Rock Hill school board considers $7.7 million for school security, technology

Superintendent asks Rock Hill board for $7.7 million for security, technology

scetrone@heraldonline.comJanuary 14, 2013 

  • Beefing up safety and technology

    Rock Hill school officials on Monday asked the school board to approve spending some $7.7 million on technology and safety projects across the district.

    Here’s a look at some of the proposed projects:

    $1 million: Increase district-wide wireless access and upgrade infrastructure.

    $850,000: Convert media centers to “learning commons” at 12 elementary schools, one middle school and two high schools.

    $744,000: Upgrade access control, security systems at schools.

    $657,000: Replace 411 laptops with MacBook Pro laptops from Apple this school year.

    $390,000: Secure entrances at seven elementary schools and three middle schools.

    $364,705: Install and upgrade surveillance cameras at schools and stadium.

    $160,000: Replace and upgrade school bus security cameras.

    $22,000: Create a more robust safety drill program.

    $ 4,000: Provide high-visibility safety vests for administrators to wear when outside on campus.

— Rock Hill school officials want to spend more than $7.7 million on school safety and technology projects over the next three years.

At a meeting on Monday, members of Superintendent Lynn Moody’s staff presented a series of “capital needs” to the seven-member school board, which has to vote on whether to spend the money.

The requests include:

$3.42 million to upgrade the district’s wireless network and add access points so more people can log on. The money also would buy about 700 MacBook Pro laptops and 2,000 desktop computers.

• $2.35 million to comply with safety and security measures recommended by Safe Havens International, a school safety consulting firm that reviewed the district’s 27 schools and eight support facilities and found a host of issues that should be addressed.

• $2 million to convert school libraries to “learning commons,” or hubs for digital research stocked with updated materials, computers and digital books.

To approve all of the projects, the school board will have to do some creative spending.

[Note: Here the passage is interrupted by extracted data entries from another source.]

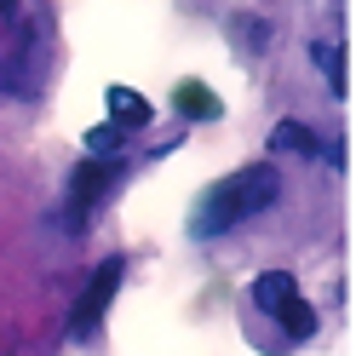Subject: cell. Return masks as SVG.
Returning a JSON list of instances; mask_svg holds the SVG:
<instances>
[{
  "label": "cell",
  "mask_w": 356,
  "mask_h": 356,
  "mask_svg": "<svg viewBox=\"0 0 356 356\" xmlns=\"http://www.w3.org/2000/svg\"><path fill=\"white\" fill-rule=\"evenodd\" d=\"M115 144H121V132L109 127V121L86 132V155H92V161H109V149H115Z\"/></svg>",
  "instance_id": "obj_10"
},
{
  "label": "cell",
  "mask_w": 356,
  "mask_h": 356,
  "mask_svg": "<svg viewBox=\"0 0 356 356\" xmlns=\"http://www.w3.org/2000/svg\"><path fill=\"white\" fill-rule=\"evenodd\" d=\"M276 327H282V345H305L310 333H316V310L293 293L287 305H276Z\"/></svg>",
  "instance_id": "obj_6"
},
{
  "label": "cell",
  "mask_w": 356,
  "mask_h": 356,
  "mask_svg": "<svg viewBox=\"0 0 356 356\" xmlns=\"http://www.w3.org/2000/svg\"><path fill=\"white\" fill-rule=\"evenodd\" d=\"M293 293H299V282L287 276V270H264V276L253 282V305L264 310V316H276V305H287Z\"/></svg>",
  "instance_id": "obj_8"
},
{
  "label": "cell",
  "mask_w": 356,
  "mask_h": 356,
  "mask_svg": "<svg viewBox=\"0 0 356 356\" xmlns=\"http://www.w3.org/2000/svg\"><path fill=\"white\" fill-rule=\"evenodd\" d=\"M276 195H282L276 167H270V161H253V167H241V172H230V178H218V184L202 190V202H195V213H190V236H195V241L230 236L236 225L270 213Z\"/></svg>",
  "instance_id": "obj_1"
},
{
  "label": "cell",
  "mask_w": 356,
  "mask_h": 356,
  "mask_svg": "<svg viewBox=\"0 0 356 356\" xmlns=\"http://www.w3.org/2000/svg\"><path fill=\"white\" fill-rule=\"evenodd\" d=\"M310 58H316L322 70H327L333 92H345V58H339V47H322V40H316V47H310Z\"/></svg>",
  "instance_id": "obj_9"
},
{
  "label": "cell",
  "mask_w": 356,
  "mask_h": 356,
  "mask_svg": "<svg viewBox=\"0 0 356 356\" xmlns=\"http://www.w3.org/2000/svg\"><path fill=\"white\" fill-rule=\"evenodd\" d=\"M109 184H115V161H92V155H86L70 172V225H86V213L109 195Z\"/></svg>",
  "instance_id": "obj_3"
},
{
  "label": "cell",
  "mask_w": 356,
  "mask_h": 356,
  "mask_svg": "<svg viewBox=\"0 0 356 356\" xmlns=\"http://www.w3.org/2000/svg\"><path fill=\"white\" fill-rule=\"evenodd\" d=\"M121 276H127V259H104L98 270H92V282H86V293L75 299V316H70L75 339H92V327L104 322V310H109V299H115Z\"/></svg>",
  "instance_id": "obj_2"
},
{
  "label": "cell",
  "mask_w": 356,
  "mask_h": 356,
  "mask_svg": "<svg viewBox=\"0 0 356 356\" xmlns=\"http://www.w3.org/2000/svg\"><path fill=\"white\" fill-rule=\"evenodd\" d=\"M270 155H322V138L299 121H276L270 127Z\"/></svg>",
  "instance_id": "obj_7"
},
{
  "label": "cell",
  "mask_w": 356,
  "mask_h": 356,
  "mask_svg": "<svg viewBox=\"0 0 356 356\" xmlns=\"http://www.w3.org/2000/svg\"><path fill=\"white\" fill-rule=\"evenodd\" d=\"M172 104H178L184 121H218V115H225V104H218V92L207 81H178L172 86Z\"/></svg>",
  "instance_id": "obj_5"
},
{
  "label": "cell",
  "mask_w": 356,
  "mask_h": 356,
  "mask_svg": "<svg viewBox=\"0 0 356 356\" xmlns=\"http://www.w3.org/2000/svg\"><path fill=\"white\" fill-rule=\"evenodd\" d=\"M104 104H109V127H115V132H144L149 115H155L149 98H144V92H132V86H109Z\"/></svg>",
  "instance_id": "obj_4"
}]
</instances>
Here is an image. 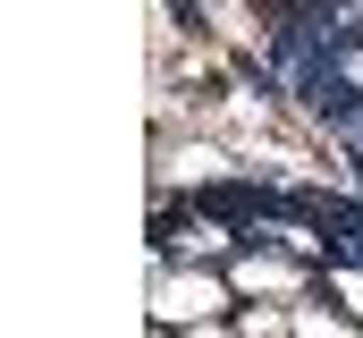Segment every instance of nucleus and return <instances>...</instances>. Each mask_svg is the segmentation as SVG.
Wrapping results in <instances>:
<instances>
[{
    "mask_svg": "<svg viewBox=\"0 0 363 338\" xmlns=\"http://www.w3.org/2000/svg\"><path fill=\"white\" fill-rule=\"evenodd\" d=\"M161 322H211L220 313V288L211 279H161V305H152Z\"/></svg>",
    "mask_w": 363,
    "mask_h": 338,
    "instance_id": "f257e3e1",
    "label": "nucleus"
},
{
    "mask_svg": "<svg viewBox=\"0 0 363 338\" xmlns=\"http://www.w3.org/2000/svg\"><path fill=\"white\" fill-rule=\"evenodd\" d=\"M194 338H228V330H194Z\"/></svg>",
    "mask_w": 363,
    "mask_h": 338,
    "instance_id": "f03ea898",
    "label": "nucleus"
}]
</instances>
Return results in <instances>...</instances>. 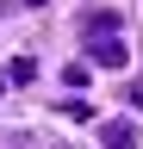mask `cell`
Returning a JSON list of instances; mask_svg holds the SVG:
<instances>
[{
    "mask_svg": "<svg viewBox=\"0 0 143 149\" xmlns=\"http://www.w3.org/2000/svg\"><path fill=\"white\" fill-rule=\"evenodd\" d=\"M87 62H93V68H131V50H124V37L118 31H106V37H87Z\"/></svg>",
    "mask_w": 143,
    "mask_h": 149,
    "instance_id": "cell-1",
    "label": "cell"
},
{
    "mask_svg": "<svg viewBox=\"0 0 143 149\" xmlns=\"http://www.w3.org/2000/svg\"><path fill=\"white\" fill-rule=\"evenodd\" d=\"M38 81V56H13V68H6V87H31Z\"/></svg>",
    "mask_w": 143,
    "mask_h": 149,
    "instance_id": "cell-2",
    "label": "cell"
},
{
    "mask_svg": "<svg viewBox=\"0 0 143 149\" xmlns=\"http://www.w3.org/2000/svg\"><path fill=\"white\" fill-rule=\"evenodd\" d=\"M81 31H87V37H106V31H118V13H93V19H81Z\"/></svg>",
    "mask_w": 143,
    "mask_h": 149,
    "instance_id": "cell-3",
    "label": "cell"
},
{
    "mask_svg": "<svg viewBox=\"0 0 143 149\" xmlns=\"http://www.w3.org/2000/svg\"><path fill=\"white\" fill-rule=\"evenodd\" d=\"M100 137H106V149H131V143H137V137H131V124H106Z\"/></svg>",
    "mask_w": 143,
    "mask_h": 149,
    "instance_id": "cell-4",
    "label": "cell"
},
{
    "mask_svg": "<svg viewBox=\"0 0 143 149\" xmlns=\"http://www.w3.org/2000/svg\"><path fill=\"white\" fill-rule=\"evenodd\" d=\"M25 6H44V0H25Z\"/></svg>",
    "mask_w": 143,
    "mask_h": 149,
    "instance_id": "cell-5",
    "label": "cell"
}]
</instances>
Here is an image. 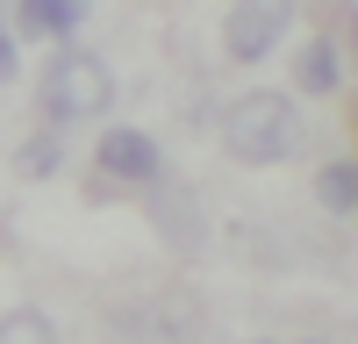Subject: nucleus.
I'll return each instance as SVG.
<instances>
[{
	"label": "nucleus",
	"mask_w": 358,
	"mask_h": 344,
	"mask_svg": "<svg viewBox=\"0 0 358 344\" xmlns=\"http://www.w3.org/2000/svg\"><path fill=\"white\" fill-rule=\"evenodd\" d=\"M222 151L236 165H280L287 151H301V108L287 94H244L222 108Z\"/></svg>",
	"instance_id": "1"
},
{
	"label": "nucleus",
	"mask_w": 358,
	"mask_h": 344,
	"mask_svg": "<svg viewBox=\"0 0 358 344\" xmlns=\"http://www.w3.org/2000/svg\"><path fill=\"white\" fill-rule=\"evenodd\" d=\"M43 122H57V129H72V122H94V115L115 101V79H108V65L86 43H65L43 65Z\"/></svg>",
	"instance_id": "2"
},
{
	"label": "nucleus",
	"mask_w": 358,
	"mask_h": 344,
	"mask_svg": "<svg viewBox=\"0 0 358 344\" xmlns=\"http://www.w3.org/2000/svg\"><path fill=\"white\" fill-rule=\"evenodd\" d=\"M287 22H294V0H236L222 15V50L236 65H265V57L280 50Z\"/></svg>",
	"instance_id": "3"
},
{
	"label": "nucleus",
	"mask_w": 358,
	"mask_h": 344,
	"mask_svg": "<svg viewBox=\"0 0 358 344\" xmlns=\"http://www.w3.org/2000/svg\"><path fill=\"white\" fill-rule=\"evenodd\" d=\"M101 172L122 180V187H158L165 180V151L143 129H108L101 136Z\"/></svg>",
	"instance_id": "4"
},
{
	"label": "nucleus",
	"mask_w": 358,
	"mask_h": 344,
	"mask_svg": "<svg viewBox=\"0 0 358 344\" xmlns=\"http://www.w3.org/2000/svg\"><path fill=\"white\" fill-rule=\"evenodd\" d=\"M86 15H94V0H22V29L29 36H57V43H65Z\"/></svg>",
	"instance_id": "5"
},
{
	"label": "nucleus",
	"mask_w": 358,
	"mask_h": 344,
	"mask_svg": "<svg viewBox=\"0 0 358 344\" xmlns=\"http://www.w3.org/2000/svg\"><path fill=\"white\" fill-rule=\"evenodd\" d=\"M294 72H301V94H337V86H344V50L330 36H315V43H301Z\"/></svg>",
	"instance_id": "6"
},
{
	"label": "nucleus",
	"mask_w": 358,
	"mask_h": 344,
	"mask_svg": "<svg viewBox=\"0 0 358 344\" xmlns=\"http://www.w3.org/2000/svg\"><path fill=\"white\" fill-rule=\"evenodd\" d=\"M315 201L330 215H358V158H330L315 172Z\"/></svg>",
	"instance_id": "7"
},
{
	"label": "nucleus",
	"mask_w": 358,
	"mask_h": 344,
	"mask_svg": "<svg viewBox=\"0 0 358 344\" xmlns=\"http://www.w3.org/2000/svg\"><path fill=\"white\" fill-rule=\"evenodd\" d=\"M0 344H57V323L43 308H8L0 315Z\"/></svg>",
	"instance_id": "8"
},
{
	"label": "nucleus",
	"mask_w": 358,
	"mask_h": 344,
	"mask_svg": "<svg viewBox=\"0 0 358 344\" xmlns=\"http://www.w3.org/2000/svg\"><path fill=\"white\" fill-rule=\"evenodd\" d=\"M57 165H65V151H57V136H29L22 151H15V172H22V180H50Z\"/></svg>",
	"instance_id": "9"
},
{
	"label": "nucleus",
	"mask_w": 358,
	"mask_h": 344,
	"mask_svg": "<svg viewBox=\"0 0 358 344\" xmlns=\"http://www.w3.org/2000/svg\"><path fill=\"white\" fill-rule=\"evenodd\" d=\"M165 222H172V244H179V251L201 244V229H194V201H172V208L158 201V229H165Z\"/></svg>",
	"instance_id": "10"
},
{
	"label": "nucleus",
	"mask_w": 358,
	"mask_h": 344,
	"mask_svg": "<svg viewBox=\"0 0 358 344\" xmlns=\"http://www.w3.org/2000/svg\"><path fill=\"white\" fill-rule=\"evenodd\" d=\"M15 72H22V50H15V29H8V22H0V86H8Z\"/></svg>",
	"instance_id": "11"
},
{
	"label": "nucleus",
	"mask_w": 358,
	"mask_h": 344,
	"mask_svg": "<svg viewBox=\"0 0 358 344\" xmlns=\"http://www.w3.org/2000/svg\"><path fill=\"white\" fill-rule=\"evenodd\" d=\"M351 22H358V8H351Z\"/></svg>",
	"instance_id": "12"
},
{
	"label": "nucleus",
	"mask_w": 358,
	"mask_h": 344,
	"mask_svg": "<svg viewBox=\"0 0 358 344\" xmlns=\"http://www.w3.org/2000/svg\"><path fill=\"white\" fill-rule=\"evenodd\" d=\"M308 344H315V337H308Z\"/></svg>",
	"instance_id": "13"
}]
</instances>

Part of it could come from $5 million in district reserves, which the school board voted last fall to put aside for construction and technology projects that might pop up. The rest would likely come from issuing bonds later this year, borrowing money that would be repaid with tax dollars.

The board is expected to vote on at least some of the requests on Jan. 28.

School safety

The money requested for safety-related projects would let the district comply with all of Safe Havens’ recommendations, said Laney Burris, the district’s safety and risk management coordinator. In a 63-page report, the firm praised Rock Hill schools for its comprehensive crisis plans but detailed a list of issues that leave the district ill-prepared to react to a crisis such as a mass shooting.

Russell Bentley, a Safe Havens analyst and school security police chief, presented a summary of the report to the school board.

“You were already ahead of the curve,” he said.

But emergency plans should be beefed up and employees should undergo thorough crisis response training, among other fixes, he said.

Safe Havens is helping the district revise its crisis plans to include specific instructions for all employees. The firm already has started teaching a team of Rock Hill school employees to train district staff with videos and simulation exercises. It’s expected to take six to eight months.

“We are enabling you to move forward without us,” Bentley said.

The safety projects Moody proposes include securing entrances at seven elementary schools and three middle schools, adding security cameras and upgrading access-control equipment, among others.

Technology upgrades

About 700 of the district’s laptops and 2,000 desktop computers are so old that they need to be replaced, Technology Director Joel Whitesides told the board.

Whitesides wants to replace each laptop with a Mac Book Pro, at a price of roughly $1,600 each. Upgrading the wireless network would cost about $1 million.

He recommended replacing about 400 laptops this school year and waiting until next school to replace desk top computers and the other laptops.

School board Chairman Jim Vining wasn’t sold on the laptops.

“The MacBook is a great device,” he said. But “it’s 30 percent more (than a PC laptop). What’s the justification?”

Whitesides said that MacBooks fit better with the district’s plans, which include heavy use of products by software and computing giant Apple.

“The operating systems work together,” he said. “That’s the beauty of it. ... Teachers really like it.”

Learning commons

As the district moves ahead with iRock – Moody’s plan to get an iPad to every student to enhance learning – officials propose reconfiguring school libraries.

That means adding digital books, mobile device charging stations and digital research centers.

Schools that have embraced the idea now call their media centers “21st-century learning commons.”

Moody proposed spending $2,046,367 over three years to make the changes at most schools.

Vining expects questions from the board.

“My read is safety will be unanimous,” he said. “But the technology (requests) will be interesting.”